|
|
|
|
|
by jacquesnadeau
3145 days ago
|
|
The Arrow project itself is a set of libraries. One of the things we'll do is try to add more algorithms over time to it so if you want say, a fast arrow sort or arrow predicate application. Full SQL is always far more complex and I can't see the project itself . The engine inside of Dremio is something we call Sabot (a shoe for modern arrows, see sabot round on wikipedia). We hope to make it modular enough one day to use a library but it isn't there yet. In regards to your other question re projects/products: Arrow contributors are actively trying to get more adoption of Arrow as an interchange format for several systems. We've had discussions around Kudu (no serious work done yet afaik). Parquet-to-Arrow for multiple languages is now available. Arrow committers include committers from several other projects such as HBase, Cassandra, Phoenix, etc.
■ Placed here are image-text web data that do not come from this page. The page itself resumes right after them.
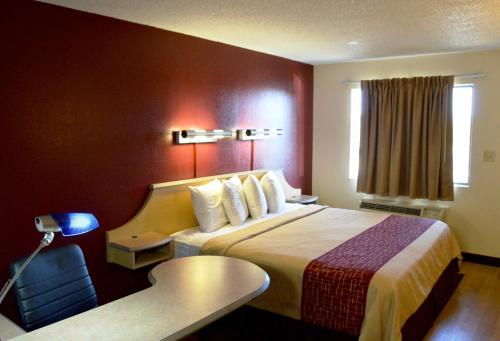 Red Roof Inn San Antonio - Lackland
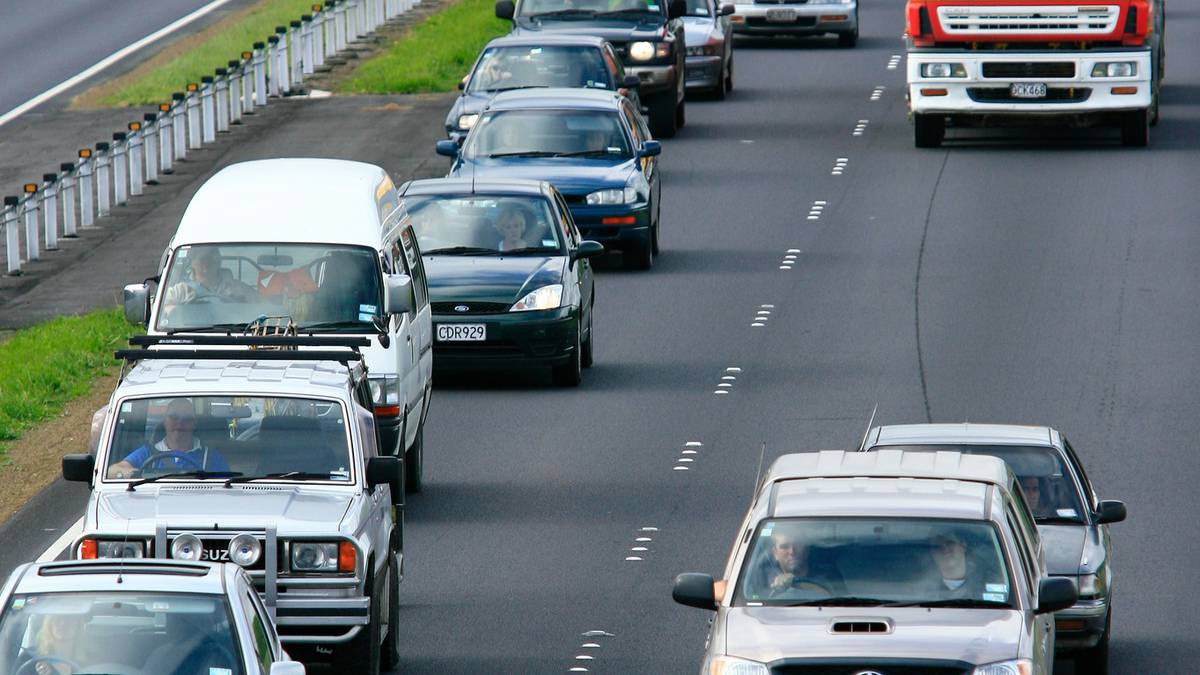 Traffic bumper to bumper for many holidaymakers New Zealand-wide heading home - NZ Herald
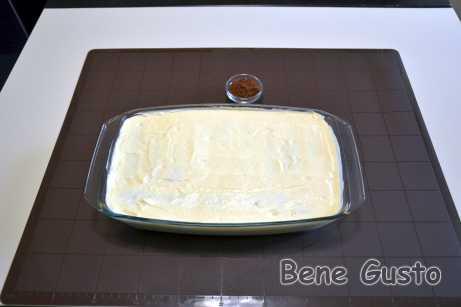 Верх торта Тирамису можно выровнять лопаткой или сделать фигурные пики из крема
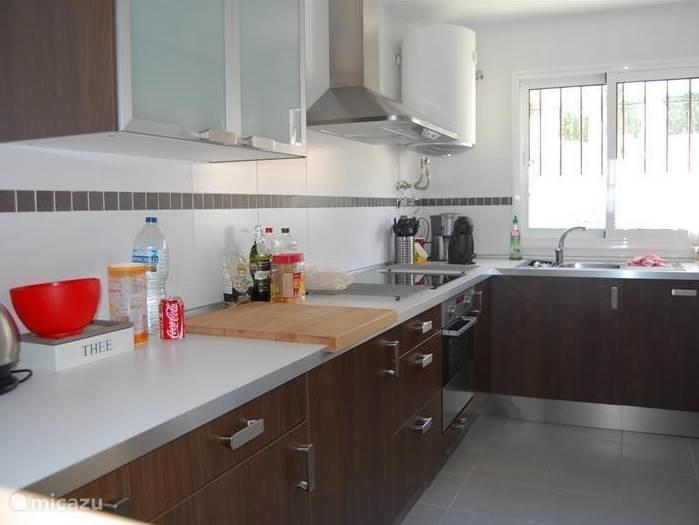 Keuken met vaatwasser, oven, wasmachine, twee koelkasten met vriesvak, koffiezetapparaat en Dolce Gusto, combimagnetron, broodrooster, blender.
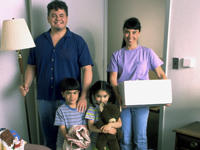 Family_20moving_20into_20new_20apartment.jpg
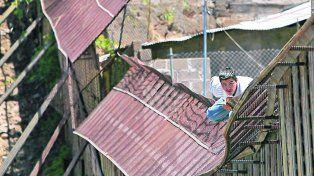 Frontera Fortificada. Un inmigrante mexicano cruza el muro en la zona de Nogales
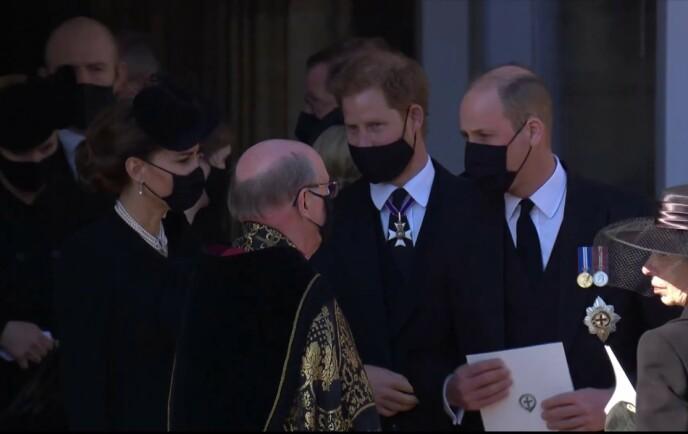 GJENFORENT: Kate, Harry og William takker biskopen etter prins Philips begravelse 17. april. Foto: Ruba / Backgrid UK / NTB
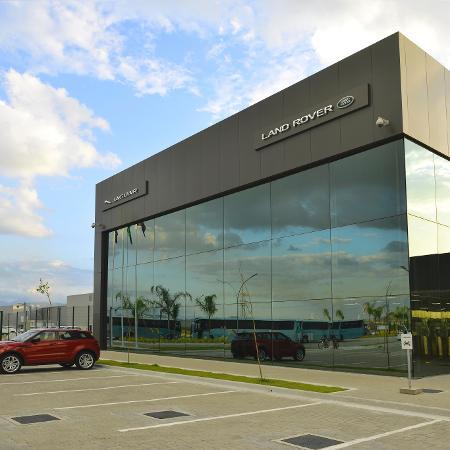 Fachada da fábrica da Jaguar Land Rover (JLR) em Itatiaia (RJ) - Rogerio Lorenzoni/Divulgação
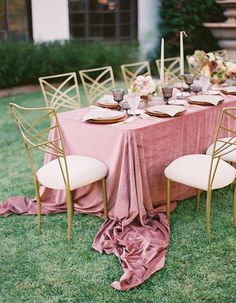 Feminine Al Fresco Dinner Party With A Late Summer Feel - Wilkie: This outdoor dinner party features a gorgeous blush velvet table runner and lots of gold!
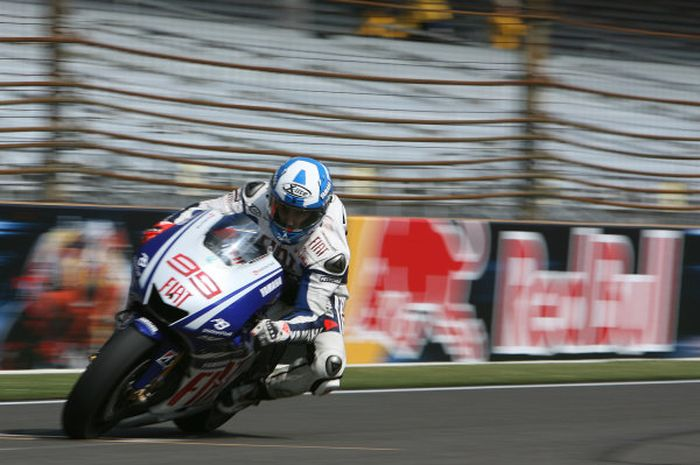 Jorge Lornezo menggunakan Xlite X802RR dengan motif Captain America saat MotoGP amerika 2009
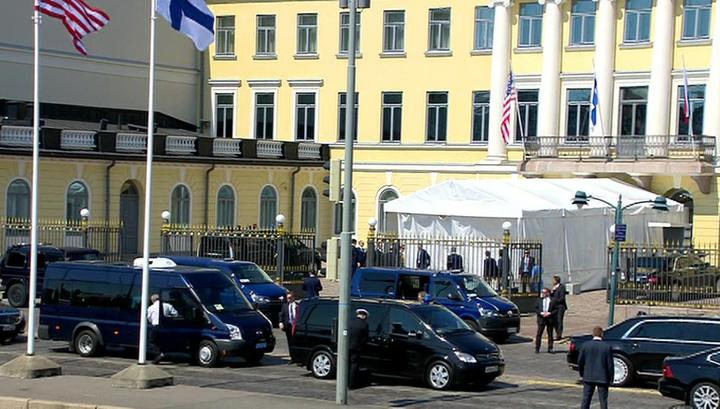 "Путинский ""Кортеж"" припарковался у президентского дворца в Хельсинки"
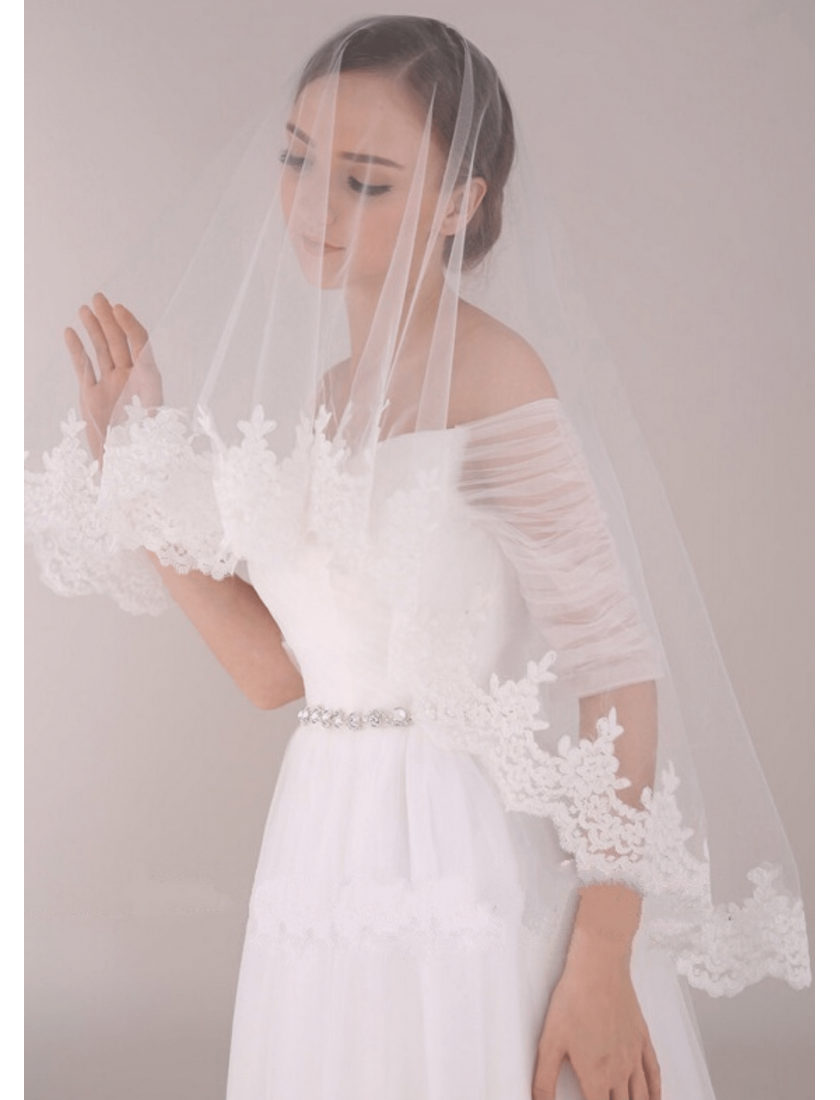 Penelope Veil | Mantilla Veil with Chantilly Lace Elbow Length 1.5 Meters Ivory Bridal Veil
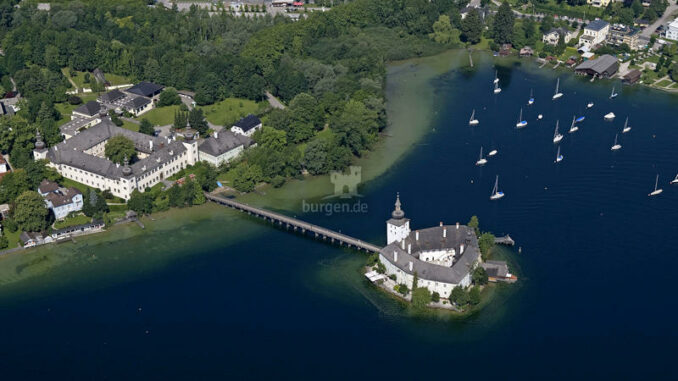 Seeschloss-Ort_Luftaufnahme_c-Ferienregion-Traunsee-Almtal_800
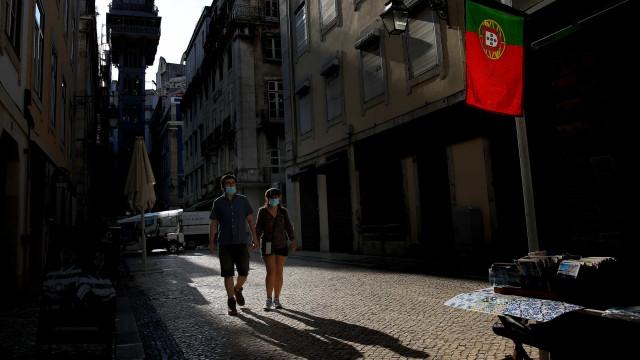 AO MINUTO: Mais uma morte em lar de Vimioso; Loures cancela carnaval 2021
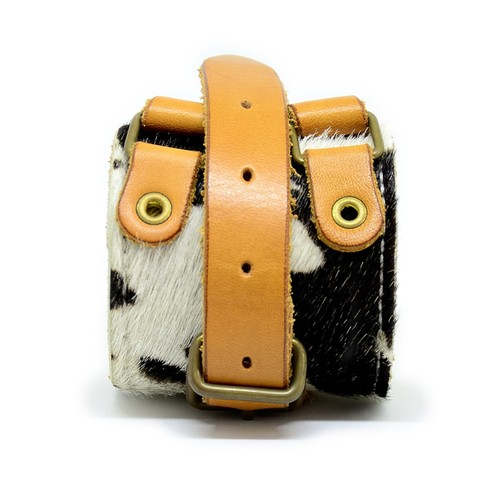 leather wristband (harako)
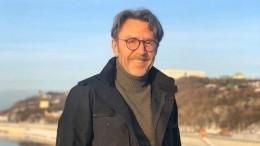 Шнуров презентовал «толерантную» новогоднюю песню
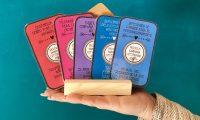 Elena Molini ofrece libros según el estado de ánimo de sus clientes.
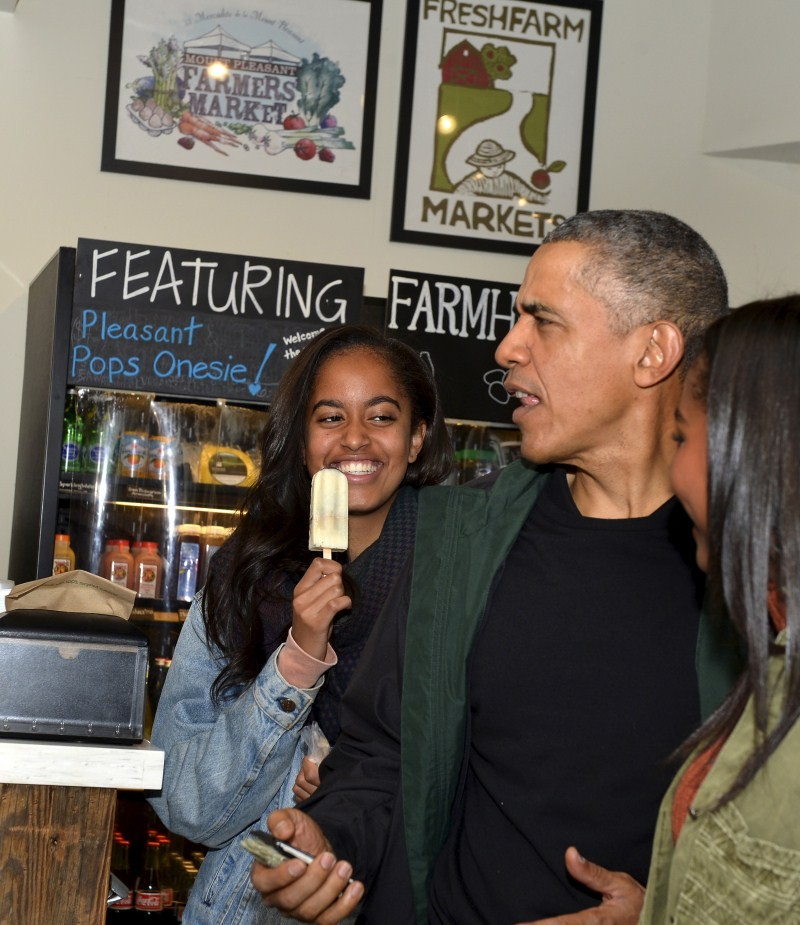 Barack Obama,Barack Obama shops at Washington bookstore,Barack Obama at Washington bookstore,Washington bookstore,Malia and Sasha,President Barack Obama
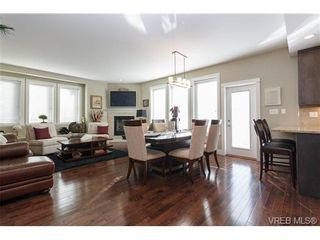 Photo 8: 2 9926 Resthaven Dr in SIDNEY: Si Sidney North-East Row/Townhouse for sale (Sidney)  : MLS®# 665407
The goal is ultimately to figure integrations with all. In most cases, these data storage systems are saddled with slow interfaces for data access. (Think row-by-row, cell-by-cell interfaces.) Arrow, among other things, allows them to communicate through a much faster mechanism (shared memory--or at least shared representation if not node local). |
|
What's the differentiator? Is dremio smarter somehow and avoids copying all data to perform a simple join? Or does it copy the data the same way but Arrow lets it be faster than Presto? What's on your roadmap?